Farmers are now good news.  When I was a kid they were not.  They were hicks, people with dirt under their fingernails.

Now they are honored.  But which farmers?  Here’s the incredulous response from Food, Mommy, from a farming family in Kentucky (I love to follow blogs from working farmers).

Apparently to many of the visitors to the Incredible Food Show in Lexington, Ky. this past weekend [a farmer] is someone who is growing their own food in their backyard or selling at a “Farmer’s” market.
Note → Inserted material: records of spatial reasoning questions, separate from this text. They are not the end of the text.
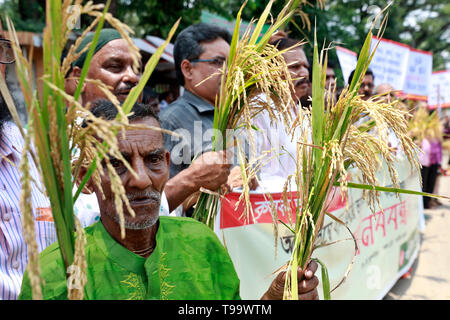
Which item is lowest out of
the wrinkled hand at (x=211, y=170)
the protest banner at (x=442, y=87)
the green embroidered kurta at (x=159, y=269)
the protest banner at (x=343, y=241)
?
the protest banner at (x=343, y=241)

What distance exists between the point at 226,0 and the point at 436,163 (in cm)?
601

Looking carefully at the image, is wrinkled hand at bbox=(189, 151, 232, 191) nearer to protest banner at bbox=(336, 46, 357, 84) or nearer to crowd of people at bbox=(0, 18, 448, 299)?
crowd of people at bbox=(0, 18, 448, 299)

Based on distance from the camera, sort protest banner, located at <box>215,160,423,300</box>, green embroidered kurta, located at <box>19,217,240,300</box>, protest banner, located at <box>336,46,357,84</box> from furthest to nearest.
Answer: protest banner, located at <box>336,46,357,84</box> < protest banner, located at <box>215,160,423,300</box> < green embroidered kurta, located at <box>19,217,240,300</box>

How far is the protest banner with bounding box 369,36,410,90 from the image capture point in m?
6.29

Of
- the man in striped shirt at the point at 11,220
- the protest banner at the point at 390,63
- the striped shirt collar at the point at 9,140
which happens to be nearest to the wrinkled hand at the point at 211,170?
the man in striped shirt at the point at 11,220

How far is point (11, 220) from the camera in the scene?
1.60 meters

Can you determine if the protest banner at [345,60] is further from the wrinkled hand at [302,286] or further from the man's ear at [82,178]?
the man's ear at [82,178]

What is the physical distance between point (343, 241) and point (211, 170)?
194 centimetres

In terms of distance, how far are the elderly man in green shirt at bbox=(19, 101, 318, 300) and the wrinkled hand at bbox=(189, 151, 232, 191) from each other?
1.44ft

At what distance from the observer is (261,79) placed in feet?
4.89

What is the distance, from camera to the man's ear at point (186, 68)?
2703 mm

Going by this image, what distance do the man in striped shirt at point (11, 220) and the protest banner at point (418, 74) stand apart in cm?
716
it really shocked me that every time I mentioned to someone that we were there on behalf of farmers to encourage conversation about how food is produced, the instant response was, “Oh, I love that. I visit the Farmer’s Market all the time.” Or, “My sister has a garden. That’s great.”

Food, Mommy is saddened and puzzled that productive large farmers are dismissed as practising industrial agriculture.

The produce farmer in Ohio, or even California, who is large enough to service several grocery stores in our state now has a big “X” on his/her face. Some folks are just convinced that since the farm is not “local” and is producing food on several hundred acres instead of two, that the product is bad, industrial food. At what point does a farmer or farm become “industrial?” And when did “success” become a bad word in agriculture?

I’m with her.  How did farmer become a word only for tiny, unmechanized startups?

Steve Jobs creates cool technological devices, has them produced in China, and is a candidate for sainthood.  American (market or truck) farmers create cool ways of delivering asparagus and lettuce year round, employ people in the United States (Mexicans if Americans don’t want the jobs), and are relegated to the outer circles of  politically unacceptable hell.

Isn’t there an inconsistency here?  How is it possible to wait breathlessly for Steve to improve on the tablets of Moses while shunning farmers who move beyond Cain’s farm and Abel’s pasture.  And even Cain and Abel needed more than the 3000 square feet now often described as a “farm.”  3000 square feet is, after all, only 7/100ths of an acre, neither enough to feed a person nor to make a living, valuable as it may be in teaching children about growing plants.

Edit.  This quote from Russ Parsons of the LA Times puts it well:

Agriculture is a business. Farming without a financial motive is gardening. I use that line a lot when I’m giving talks, and it always gets a laugh. But it’s deadly serious. Not only do farmers have expenses to meet just like any other business, but they also need to be rewarded when they do good work. Any plan that places further demands on farmers without an offsetting profit incentive is doomed to fail.